To add to the ridicule and contempt that should be rightly heaped upon the capitalists who (mis) manage SOVA, it is sickening to read that in Sheffield one of SOVA’s many ways to aid “long term unemployed people” is through their SOVA Work Programme. A programme which is funded by the Department for Work and Pensions, via fellow service providers, which include both G4S and SERCO.
Both SERCO and Sodexo have also achieved international infamy for their upright dedication to exploiting their workers and their individuals with whom care they are all too often charged with. SERCO of course standing out as one of the world’s leading prison profiteers, who, by way of a local example, run HM Prison Lowdham Grange in Nottinghamshire. For anyone with a brain in their head, the maximisation of corporate profits — which all corporations are mandated to do under capitalism — is totally incompatible with running a fair and just prison system; or a probation system for that matter, hence Napo’s slogan “Public Protection, Not Private Profit.” For more on this disturbing trend, see Michelle Alexander’s important book The New Jim Crow: Mass Incarceration in the Age of Colorblindness (2010).

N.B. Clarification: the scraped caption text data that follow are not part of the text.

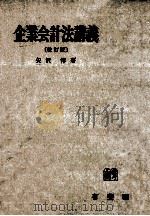 企業会計法講義（1973.08 PDF版）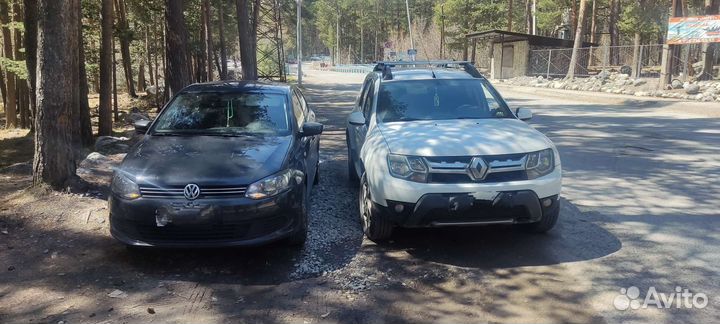 Трансфер, Экскурсии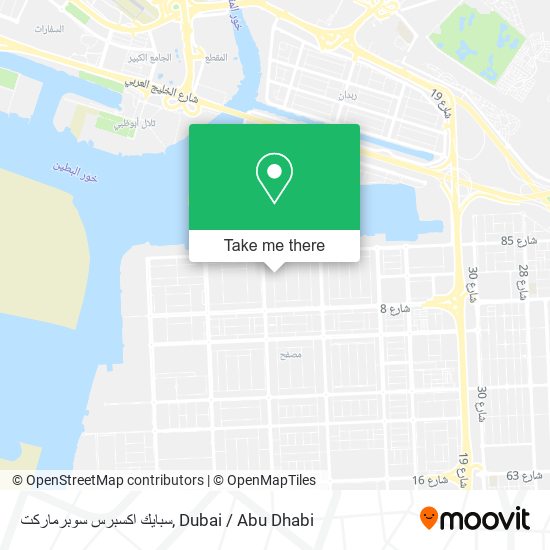 سبايك اكسبرس سوبرماركت map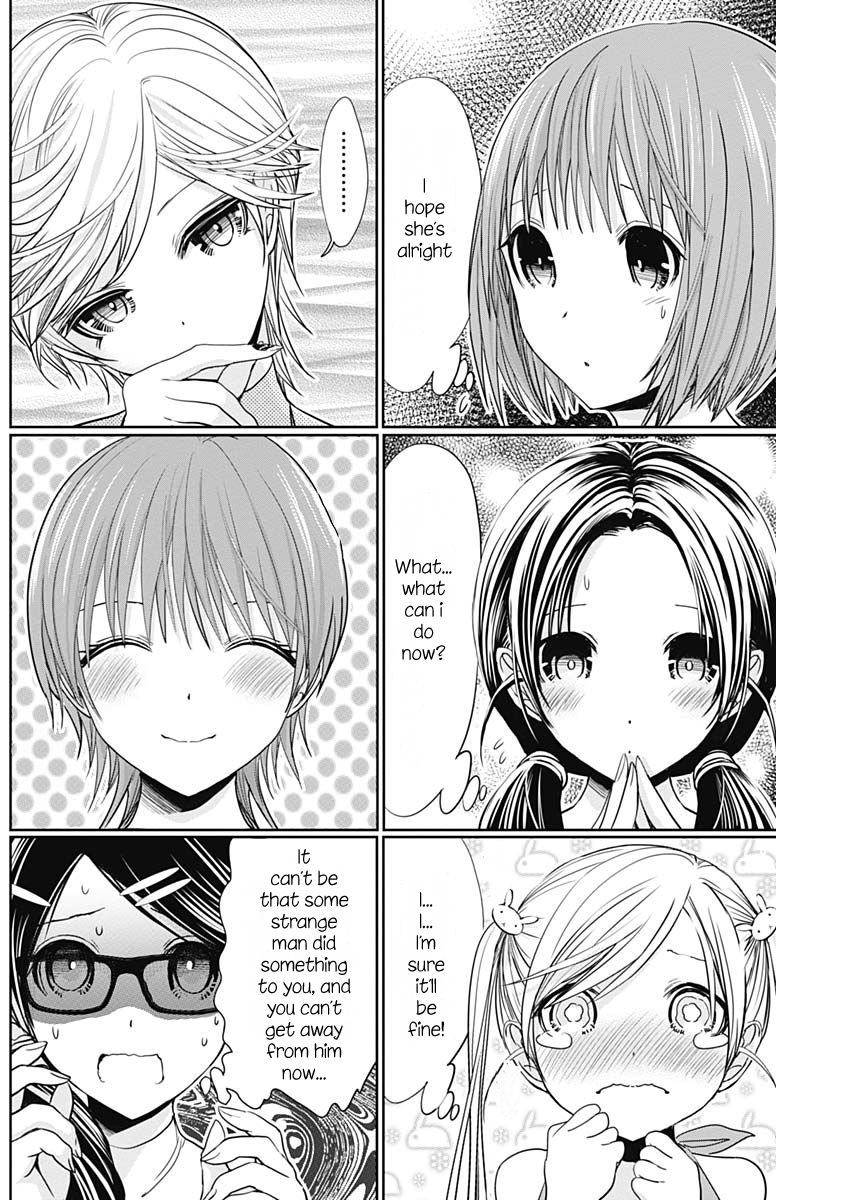 Page 7 of Chapter 346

Incidentally SERCO (“the biggest company you’ve never head of”) happens to work closely with Sodexo benefiting at the public expense from handsome military contracts all over the world; with Sodexo themselves, like all too many behemoth corporations, reaping immense profits from their vile anti-union practices. An all-too common commitment to exploitation that has recently been successfully challenged by students at the University of Washington (UW) in Seattle (see “UW students throw union-buster Sodexo off campus with ILWU solidarity”).

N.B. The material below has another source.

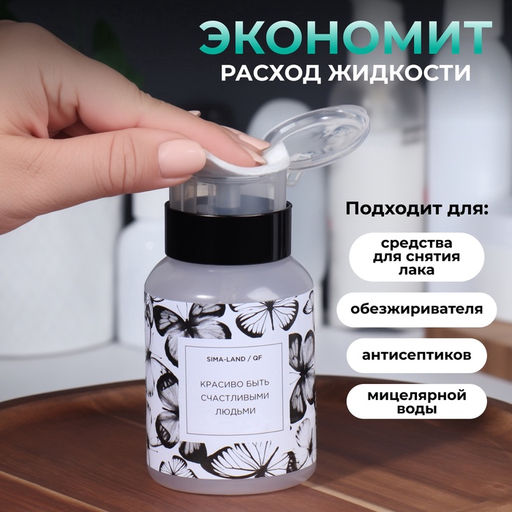 Цена за 2 шт. Флакон с помпой «Бабочки», 250 мл, чёрный, белый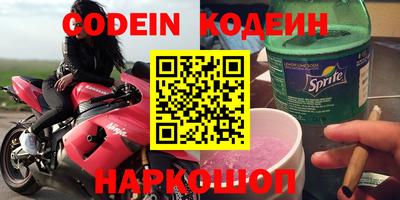 герыч Нижний Тагил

This latter ray of hope in Seattle should provide much inspiration to workers all over the world, as should Napo’s excellent strike action in Leicester city centre. Moreover as escalating levels of industrial action is making all too clear, capitalism is only able to meet the needs of the few at the expense of the rest of us. This is intolerable, therefore this brutal political and economic system urgently needs to be replaced with a humane and democratic alternative.
So returning to Seattle for a final burst of inspiration, one might observe that Socialist Alternative political candidate Kshama Sawant is presently a hairbreadth away from becoming Seattle’s first ever socialist Councillor. So why not consider joining her sister organisation here in the UK, the Socialist Party, and join us in the struggle to create a better future for whole world, not just for the super-rich!